Lorsque Gordon Koum revient aux portes du ghetto où il (sur)vit avec sa famille, la ville a été transformée en montagne de débris suite à une attaque d’une horreur inconcevable, une attaque de plus dans une guerre aussi interminable qu’incompréhensible des "barbares officiels" contre cette collectivité de "sous-hommes", de ceux qui vivent aux marges. De la ville il ne reste qu’une plaine charbonneuse d’une laideur infinie, que des ruines noirâtres sous un ciel gris plomb, entièrement recouvertes d’un glacis goudronneux, paysage de désastre d’une noirceur absolue. Dans cette attaque, Maryana, la femme de Gordon Koum, Sariyia, Ivo et Gurbal, ses enfants, ont brûlé.

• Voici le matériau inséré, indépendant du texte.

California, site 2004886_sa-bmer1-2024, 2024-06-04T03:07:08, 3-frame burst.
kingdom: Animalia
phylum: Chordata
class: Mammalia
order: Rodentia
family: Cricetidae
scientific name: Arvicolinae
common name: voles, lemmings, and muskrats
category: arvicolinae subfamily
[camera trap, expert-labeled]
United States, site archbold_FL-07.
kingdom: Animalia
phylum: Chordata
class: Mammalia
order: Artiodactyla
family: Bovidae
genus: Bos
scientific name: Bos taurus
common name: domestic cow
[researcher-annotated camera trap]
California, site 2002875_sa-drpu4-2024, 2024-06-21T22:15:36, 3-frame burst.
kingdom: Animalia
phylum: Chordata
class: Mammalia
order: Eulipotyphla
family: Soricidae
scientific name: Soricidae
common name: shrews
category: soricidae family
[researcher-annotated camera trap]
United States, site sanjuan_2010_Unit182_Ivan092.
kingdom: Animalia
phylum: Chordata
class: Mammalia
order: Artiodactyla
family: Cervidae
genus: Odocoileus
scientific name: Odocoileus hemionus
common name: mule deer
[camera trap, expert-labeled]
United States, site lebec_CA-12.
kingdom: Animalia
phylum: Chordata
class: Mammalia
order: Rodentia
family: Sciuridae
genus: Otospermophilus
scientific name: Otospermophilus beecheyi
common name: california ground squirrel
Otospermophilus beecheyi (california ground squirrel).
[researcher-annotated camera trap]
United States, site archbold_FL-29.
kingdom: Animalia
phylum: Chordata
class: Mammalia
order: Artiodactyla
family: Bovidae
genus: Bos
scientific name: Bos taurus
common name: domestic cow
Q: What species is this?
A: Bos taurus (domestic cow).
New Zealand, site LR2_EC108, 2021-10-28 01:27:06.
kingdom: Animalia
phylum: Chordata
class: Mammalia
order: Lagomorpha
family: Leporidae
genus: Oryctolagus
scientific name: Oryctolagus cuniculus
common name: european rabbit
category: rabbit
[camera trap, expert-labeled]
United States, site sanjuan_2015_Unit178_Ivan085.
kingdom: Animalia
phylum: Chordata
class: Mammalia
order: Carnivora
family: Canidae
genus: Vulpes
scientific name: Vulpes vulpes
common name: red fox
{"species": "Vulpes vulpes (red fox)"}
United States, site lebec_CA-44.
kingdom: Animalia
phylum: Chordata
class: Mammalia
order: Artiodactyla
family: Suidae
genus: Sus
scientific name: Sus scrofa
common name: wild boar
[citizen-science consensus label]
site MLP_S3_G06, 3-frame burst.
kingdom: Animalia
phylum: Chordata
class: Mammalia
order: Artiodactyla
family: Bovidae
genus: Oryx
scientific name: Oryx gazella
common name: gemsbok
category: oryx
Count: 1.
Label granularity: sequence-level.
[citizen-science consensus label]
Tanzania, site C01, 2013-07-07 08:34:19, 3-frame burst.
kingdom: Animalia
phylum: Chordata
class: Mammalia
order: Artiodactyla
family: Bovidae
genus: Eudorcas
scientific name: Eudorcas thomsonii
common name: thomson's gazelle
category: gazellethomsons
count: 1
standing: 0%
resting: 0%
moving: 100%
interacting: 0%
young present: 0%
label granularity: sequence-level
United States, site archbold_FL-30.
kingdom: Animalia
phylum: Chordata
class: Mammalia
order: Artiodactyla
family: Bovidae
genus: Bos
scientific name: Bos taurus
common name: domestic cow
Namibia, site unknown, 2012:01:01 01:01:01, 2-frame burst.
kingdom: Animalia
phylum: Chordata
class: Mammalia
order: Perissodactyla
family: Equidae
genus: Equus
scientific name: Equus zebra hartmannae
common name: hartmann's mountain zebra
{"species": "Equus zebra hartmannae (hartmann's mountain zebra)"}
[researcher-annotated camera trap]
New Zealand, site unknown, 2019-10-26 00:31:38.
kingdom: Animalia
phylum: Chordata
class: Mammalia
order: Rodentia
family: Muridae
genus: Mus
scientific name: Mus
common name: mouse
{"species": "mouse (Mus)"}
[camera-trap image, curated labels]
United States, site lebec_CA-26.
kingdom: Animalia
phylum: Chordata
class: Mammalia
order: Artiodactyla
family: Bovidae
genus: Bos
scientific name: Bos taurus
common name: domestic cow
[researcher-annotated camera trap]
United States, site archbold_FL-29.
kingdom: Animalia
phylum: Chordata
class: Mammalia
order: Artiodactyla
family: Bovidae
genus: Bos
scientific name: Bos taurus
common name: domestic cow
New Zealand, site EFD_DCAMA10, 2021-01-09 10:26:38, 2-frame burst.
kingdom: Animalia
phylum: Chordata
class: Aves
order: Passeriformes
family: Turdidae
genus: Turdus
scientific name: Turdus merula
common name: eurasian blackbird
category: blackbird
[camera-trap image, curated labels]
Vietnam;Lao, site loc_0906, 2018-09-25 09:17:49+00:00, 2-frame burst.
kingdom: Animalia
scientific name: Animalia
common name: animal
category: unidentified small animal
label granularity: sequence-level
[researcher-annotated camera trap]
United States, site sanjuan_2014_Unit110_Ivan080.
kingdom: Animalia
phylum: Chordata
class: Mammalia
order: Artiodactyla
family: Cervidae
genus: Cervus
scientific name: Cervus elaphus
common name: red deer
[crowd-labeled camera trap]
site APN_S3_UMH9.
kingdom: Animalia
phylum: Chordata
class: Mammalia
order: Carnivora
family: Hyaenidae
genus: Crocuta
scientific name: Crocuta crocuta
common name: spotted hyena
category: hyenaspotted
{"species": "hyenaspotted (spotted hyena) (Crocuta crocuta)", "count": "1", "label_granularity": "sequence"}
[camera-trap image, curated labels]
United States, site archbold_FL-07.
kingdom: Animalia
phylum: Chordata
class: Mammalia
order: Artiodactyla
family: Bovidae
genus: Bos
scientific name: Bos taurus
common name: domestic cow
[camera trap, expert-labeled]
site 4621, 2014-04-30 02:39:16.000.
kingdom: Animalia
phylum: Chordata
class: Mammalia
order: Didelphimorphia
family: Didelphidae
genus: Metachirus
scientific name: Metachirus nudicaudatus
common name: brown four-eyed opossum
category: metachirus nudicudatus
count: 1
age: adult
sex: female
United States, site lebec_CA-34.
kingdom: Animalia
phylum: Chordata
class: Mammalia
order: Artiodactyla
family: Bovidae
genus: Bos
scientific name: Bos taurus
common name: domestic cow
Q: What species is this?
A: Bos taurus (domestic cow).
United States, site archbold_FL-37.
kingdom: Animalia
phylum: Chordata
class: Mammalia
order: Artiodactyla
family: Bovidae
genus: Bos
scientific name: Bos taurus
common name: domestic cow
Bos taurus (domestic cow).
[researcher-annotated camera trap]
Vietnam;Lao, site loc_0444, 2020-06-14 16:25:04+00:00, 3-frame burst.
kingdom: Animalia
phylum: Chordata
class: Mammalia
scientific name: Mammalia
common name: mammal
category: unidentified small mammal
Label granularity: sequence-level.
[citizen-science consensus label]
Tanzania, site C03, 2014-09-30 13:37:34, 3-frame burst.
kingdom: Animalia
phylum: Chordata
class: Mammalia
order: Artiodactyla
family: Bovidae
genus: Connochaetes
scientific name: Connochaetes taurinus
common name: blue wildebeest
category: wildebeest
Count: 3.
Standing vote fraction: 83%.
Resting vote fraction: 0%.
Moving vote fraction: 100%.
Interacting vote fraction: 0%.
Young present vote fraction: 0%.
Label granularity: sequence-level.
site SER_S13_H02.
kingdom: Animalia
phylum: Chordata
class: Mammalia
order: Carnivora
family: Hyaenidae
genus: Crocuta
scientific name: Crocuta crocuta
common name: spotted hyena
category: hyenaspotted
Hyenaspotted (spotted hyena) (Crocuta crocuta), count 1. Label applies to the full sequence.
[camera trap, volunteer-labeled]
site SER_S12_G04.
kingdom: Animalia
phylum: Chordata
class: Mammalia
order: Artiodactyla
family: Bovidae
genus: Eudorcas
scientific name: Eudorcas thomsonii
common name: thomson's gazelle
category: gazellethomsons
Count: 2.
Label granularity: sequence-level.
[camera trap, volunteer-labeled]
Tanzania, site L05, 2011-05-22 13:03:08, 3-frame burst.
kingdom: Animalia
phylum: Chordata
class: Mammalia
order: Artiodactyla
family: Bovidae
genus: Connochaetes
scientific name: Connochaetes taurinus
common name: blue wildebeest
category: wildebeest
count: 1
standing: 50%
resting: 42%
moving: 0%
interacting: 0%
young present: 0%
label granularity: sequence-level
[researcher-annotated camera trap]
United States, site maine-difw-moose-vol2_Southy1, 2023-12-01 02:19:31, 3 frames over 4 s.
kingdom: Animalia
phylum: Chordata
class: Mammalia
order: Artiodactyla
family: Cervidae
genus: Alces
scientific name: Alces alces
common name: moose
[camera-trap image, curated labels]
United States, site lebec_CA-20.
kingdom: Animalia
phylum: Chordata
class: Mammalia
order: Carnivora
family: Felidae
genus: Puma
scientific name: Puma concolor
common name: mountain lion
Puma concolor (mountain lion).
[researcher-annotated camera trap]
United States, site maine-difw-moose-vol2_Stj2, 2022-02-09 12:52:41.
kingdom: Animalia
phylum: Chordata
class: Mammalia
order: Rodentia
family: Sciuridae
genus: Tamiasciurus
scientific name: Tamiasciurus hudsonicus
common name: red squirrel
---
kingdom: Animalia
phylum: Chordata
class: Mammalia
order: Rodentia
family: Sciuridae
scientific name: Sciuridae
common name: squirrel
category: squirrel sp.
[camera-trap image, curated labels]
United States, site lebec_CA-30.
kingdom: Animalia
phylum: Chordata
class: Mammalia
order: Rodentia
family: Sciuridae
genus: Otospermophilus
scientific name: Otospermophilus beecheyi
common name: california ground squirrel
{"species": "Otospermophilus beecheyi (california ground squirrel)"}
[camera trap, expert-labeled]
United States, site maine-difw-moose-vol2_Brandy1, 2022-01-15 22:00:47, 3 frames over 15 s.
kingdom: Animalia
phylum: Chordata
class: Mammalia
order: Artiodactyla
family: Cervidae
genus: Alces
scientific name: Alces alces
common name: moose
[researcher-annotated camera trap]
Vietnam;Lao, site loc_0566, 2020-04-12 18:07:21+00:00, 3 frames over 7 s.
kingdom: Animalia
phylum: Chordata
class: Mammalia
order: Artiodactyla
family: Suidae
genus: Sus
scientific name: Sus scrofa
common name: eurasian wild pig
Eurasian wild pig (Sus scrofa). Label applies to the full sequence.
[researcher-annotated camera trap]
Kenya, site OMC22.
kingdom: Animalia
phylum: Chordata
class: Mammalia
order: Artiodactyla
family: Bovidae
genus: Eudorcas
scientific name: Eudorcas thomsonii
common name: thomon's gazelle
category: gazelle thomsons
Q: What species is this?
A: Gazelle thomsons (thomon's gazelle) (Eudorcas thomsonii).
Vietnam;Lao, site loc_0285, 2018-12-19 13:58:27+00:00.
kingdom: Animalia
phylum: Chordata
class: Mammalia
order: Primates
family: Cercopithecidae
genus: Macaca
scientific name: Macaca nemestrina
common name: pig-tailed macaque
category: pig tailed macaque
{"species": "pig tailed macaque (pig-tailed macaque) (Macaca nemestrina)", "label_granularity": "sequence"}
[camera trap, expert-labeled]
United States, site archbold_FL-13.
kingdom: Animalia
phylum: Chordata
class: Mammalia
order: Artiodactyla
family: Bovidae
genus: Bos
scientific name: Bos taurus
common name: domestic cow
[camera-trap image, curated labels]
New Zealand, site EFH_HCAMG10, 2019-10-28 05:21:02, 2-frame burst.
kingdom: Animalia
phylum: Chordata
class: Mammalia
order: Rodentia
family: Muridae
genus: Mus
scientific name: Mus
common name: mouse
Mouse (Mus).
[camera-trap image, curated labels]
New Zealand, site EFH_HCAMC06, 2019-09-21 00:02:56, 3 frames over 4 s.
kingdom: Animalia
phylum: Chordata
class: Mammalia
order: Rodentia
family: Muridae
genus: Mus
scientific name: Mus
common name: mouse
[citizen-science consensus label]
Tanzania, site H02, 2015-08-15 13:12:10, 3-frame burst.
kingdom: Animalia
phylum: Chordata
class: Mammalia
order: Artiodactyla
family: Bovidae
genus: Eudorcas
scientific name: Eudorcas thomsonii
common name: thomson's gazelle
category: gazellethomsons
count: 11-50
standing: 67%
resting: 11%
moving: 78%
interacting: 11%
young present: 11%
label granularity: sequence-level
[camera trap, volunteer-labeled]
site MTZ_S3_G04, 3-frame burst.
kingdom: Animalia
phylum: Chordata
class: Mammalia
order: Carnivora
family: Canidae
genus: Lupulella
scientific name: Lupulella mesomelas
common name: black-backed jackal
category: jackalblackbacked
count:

Tandis qu’il agonise, irradié à son tour par les armes effrayantes de ceux qui ont vaincu, Gordon Koum, ventriloque, prête ses voix à un rouge-gorge mazouté et à une poupée grotesque trouvés dans les débris. Pour distraire les morts, il raconte des histoires sur les disparus, des récits pour sortir ces petits de l’anonymat, pour conserver des traces de la mémoire collective et mettre à distance l’horreur du réel. Dans une atmosphère crépusculaire, ces histoires cruelles prennent parfois une tournure absurde ou risible mais elles sont toujours profondément émouvantes, par ce qui s’en dégage : une immense empathie et une très grande solitude face à la puissance, à la propagande et à une inhumanité désespérément écrasante.
Le temps semble s’étirer dans les narrats de Gordon Koum, récits d’après la défaite, posthistoires qui ont l’air de rejoindre la préhistoire, récits d’hommes terrés, de gueux qui survivent dans les cavernes à l’oppression de la barbarie dominante, écrasés par une guerre permanente qu’ils subissent sans comprendre.
Un choc noir.
«J’avais rêvé que sur le champ de foire, déguisée en femme malpropre, une magicienne anarchiste s’adressait à moi, me prenait la main et m’attirait dans des broussailles pour m’embrasser. Une fois les embrassades terminées, elle me confiait une peau de belette qu’il fallait agiter sept fois quarante-neuf minutes sous la lune si l’on voulait rejoindre la révolution mondiale et assister enfin à l’avènement d’une civilisation égalitariste. Ce rêve m’avait fait forte impression. De ma vie je n’avais étreint ni même rencontré de chamane anarchiste, du moins en songe.»
Volodine, porte-parole de ses écrivains hétéronymes dont Lutz Bassmann, est vraiment lui aussi un ventriloque de génie.